The European Commission is due on Wednesday (17 June) to set out plans for a so-called common consolidated corporate tax base (CCCTB), after its previous attempt met member state opposition to what is still a matter of national sovereignty.
Yet corporate taxes have remained in the headlines because of the way multinationals can legally reduce their bills by basing themselves in low-tax centres.

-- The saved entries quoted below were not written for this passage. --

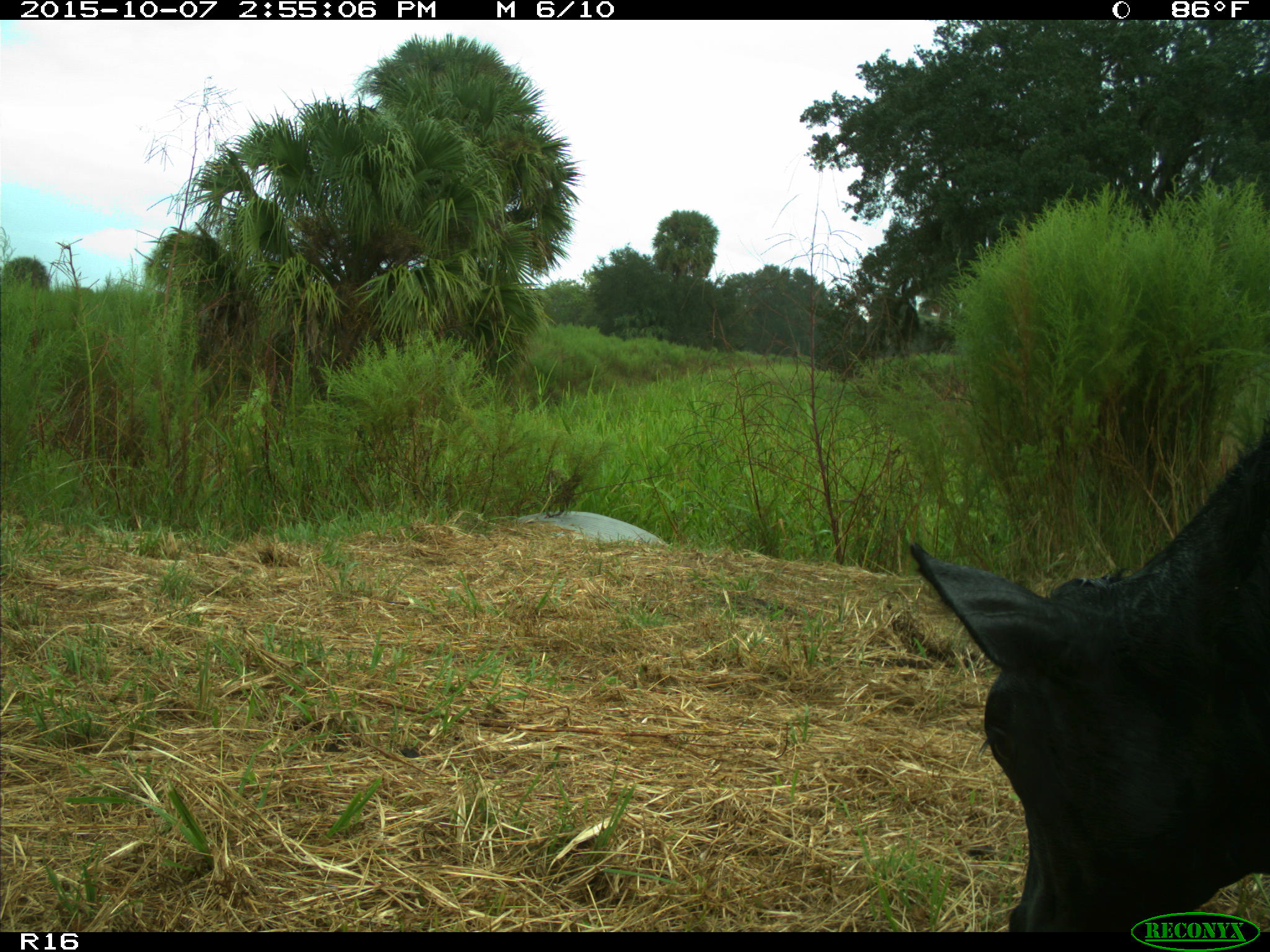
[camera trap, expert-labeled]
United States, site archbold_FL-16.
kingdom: Animalia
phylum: Chordata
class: Mammalia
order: Artiodactyla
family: Bovidae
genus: Bos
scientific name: Bos taurus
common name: domestic cow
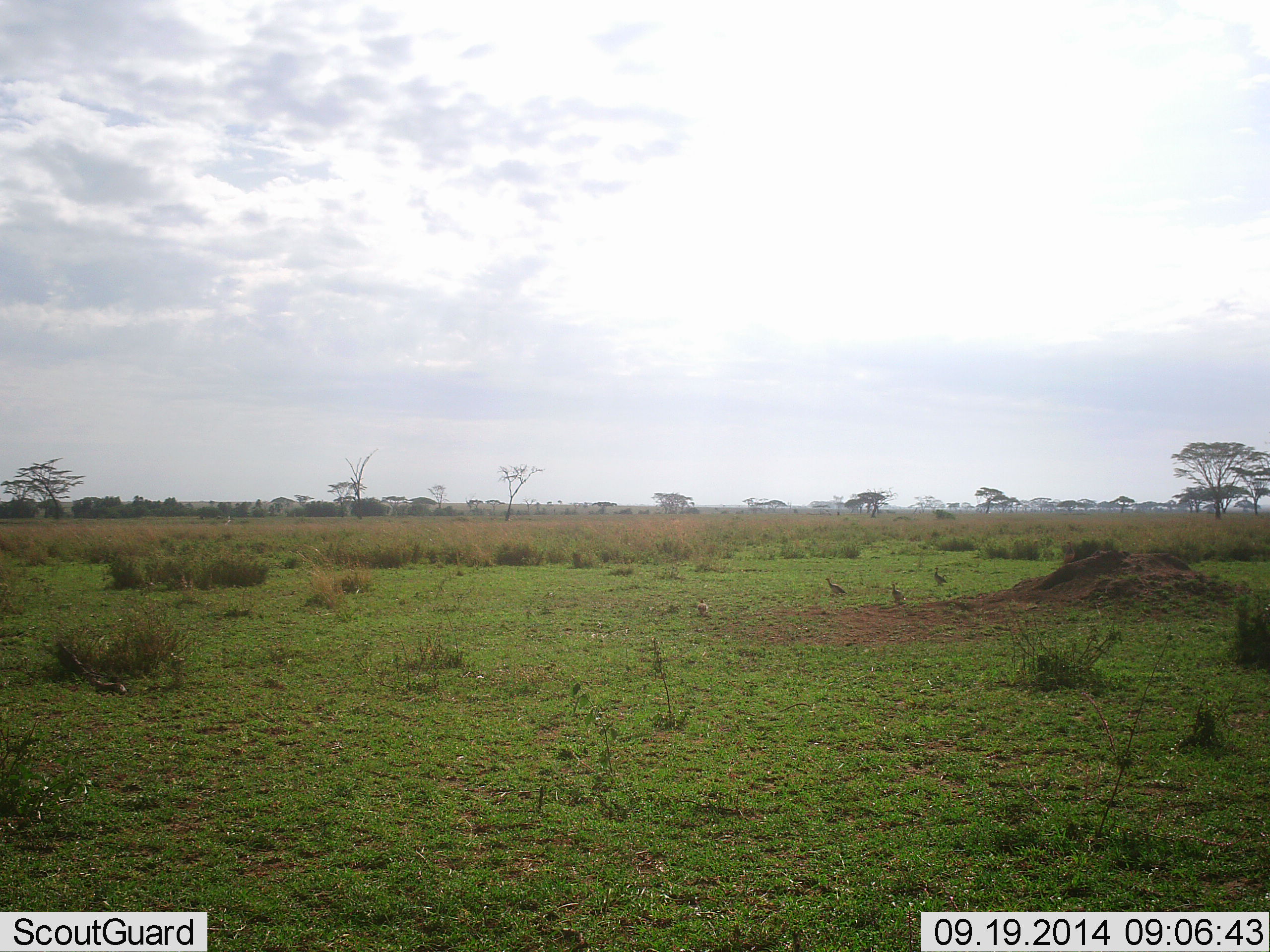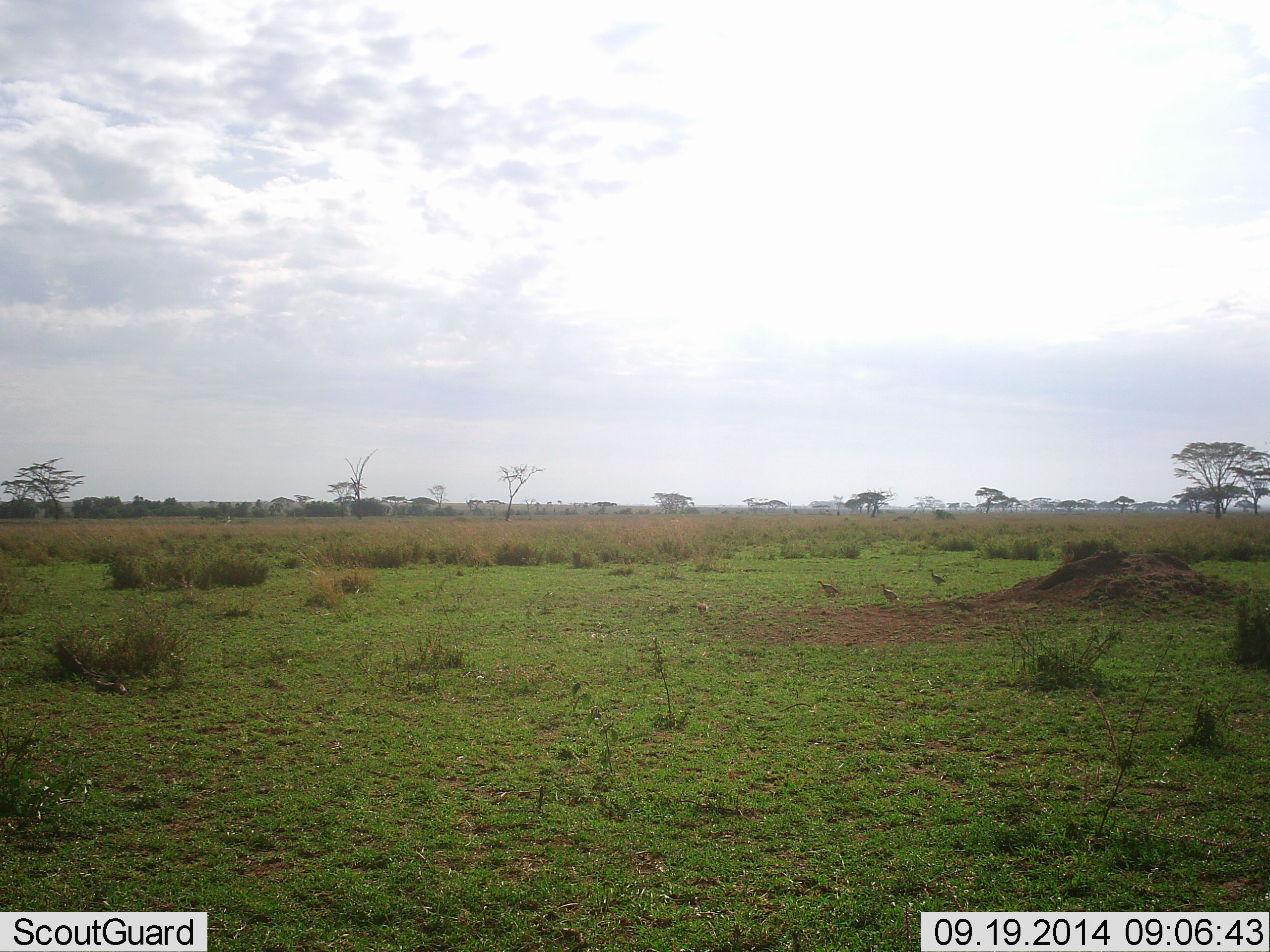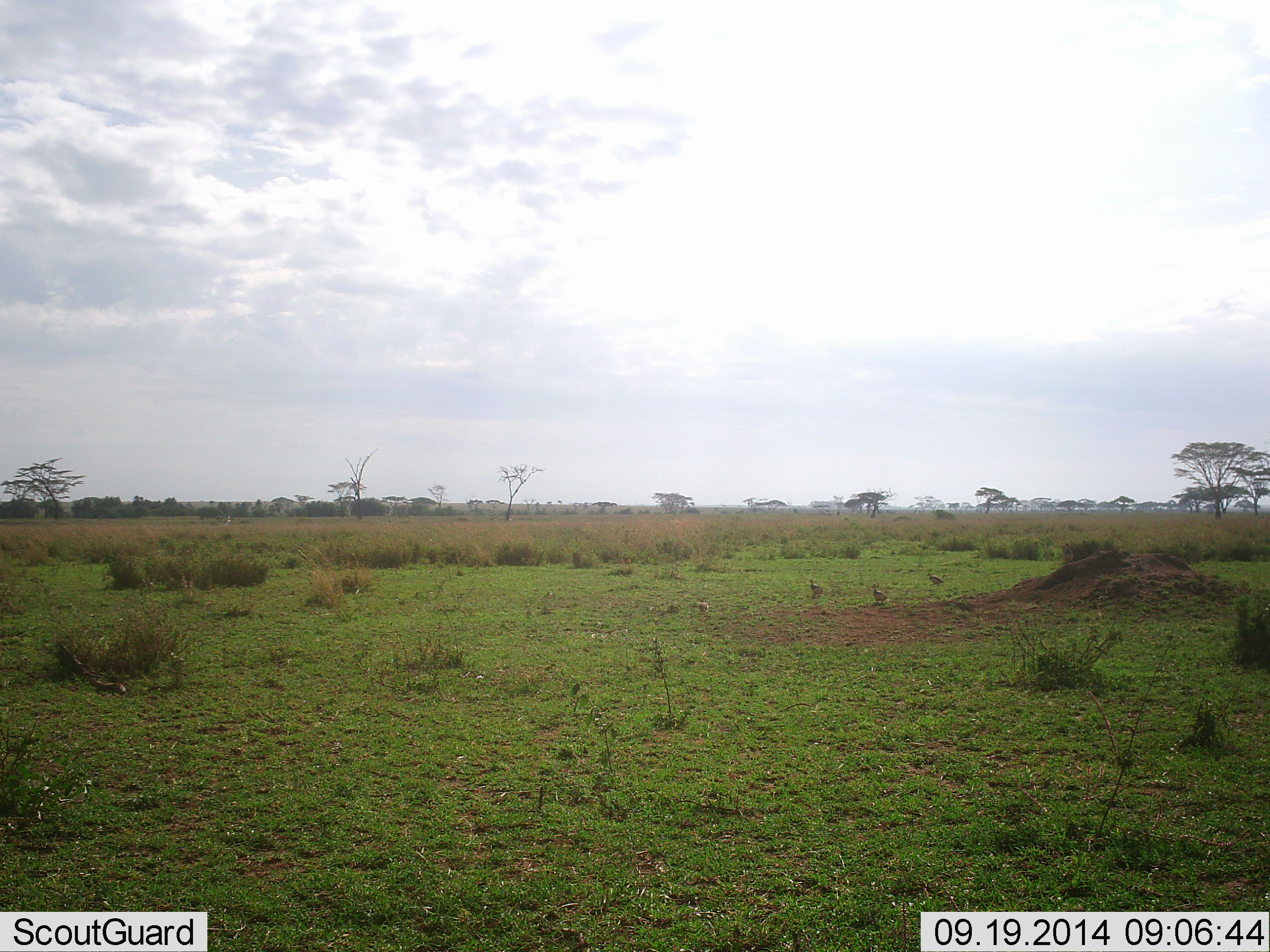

And the EU is already investigating the tax arrangements of Apple, Starbucks and Amazon in some member states.
It said in June last year those investigations are at an advanced stage, and decisions could be announced in coming months.
In a paper to be published on Wednesday, the Commission says its latest CCCTB proposal in 2011 was for an optional system, which limited its effectiveness as a tool for preventing profit shifting by cross-border companies.
“The Commission will therefore work on a proposal to make the CCCTB compulsory, at least for multinational enterprises,” it says in the document, which could still face last-minute changes ahead of publication.
The plans are designed to prevent “aggressive” tax planning, such as artificially shifting profits to a country where rates are lowest, or beneficial tax rulings can be secured.
Chas Roy-Chowdhury, head of taxation at accounting body ACCA, said the plan would likely end up in the form of enhanced cooperation.
“The main thing is to make sure that any CCCTB tax regime is fully compatible with global initiatives and that we need as many member states involved as possible,” Roy-Chowdhury said.
The Commission says it would advocate a step-by-step approach. “The primary focus should be on securing the common tax base,” the document said.
“The Commission will present a new legislative proposal as soon as possible … introducing the mandatory element and providing for a staged approach to the CCCTB.”
The proposal could also address the more favourable treatment currently given to corporate debt over shares.